__ASSIGNED TASK__
Reproduce, exactly and in full, the records that follow, minus any pictures.

Stored data entries
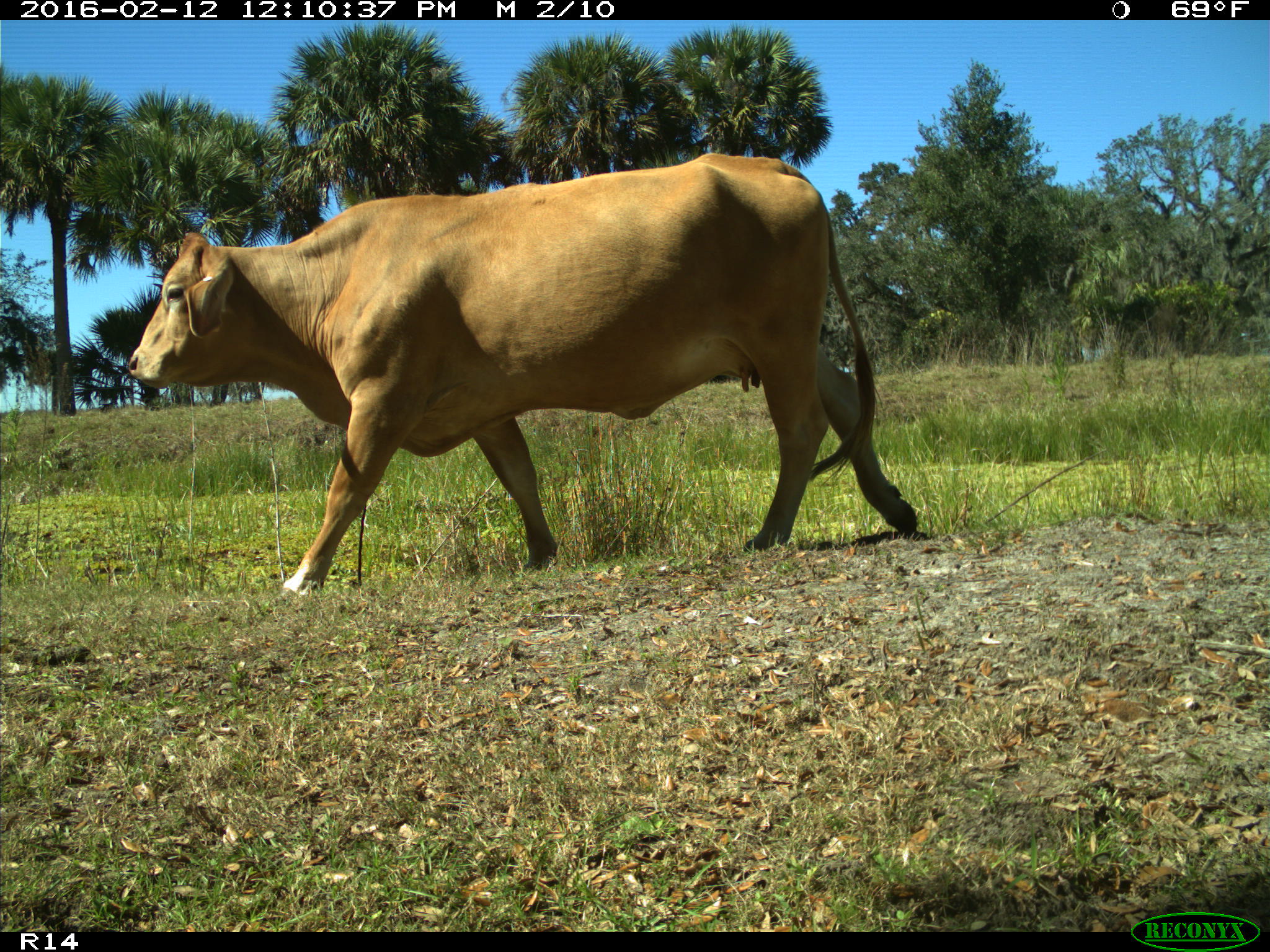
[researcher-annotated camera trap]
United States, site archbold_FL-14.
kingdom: Animalia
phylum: Chordata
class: Mammalia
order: Artiodactyla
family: Bovidae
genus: Bos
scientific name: Bos taurus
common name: domestic cow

__ANSWER FOR THE TASK__
[researcher-annotated camera trap]
United States, site archbold_FL-14.
kingdom: Animalia
phylum: Chordata
class: Mammalia
order: Artiodactyla
family: Bovidae
genus: Bos
scientific name: Bos taurus
common name: domestic cow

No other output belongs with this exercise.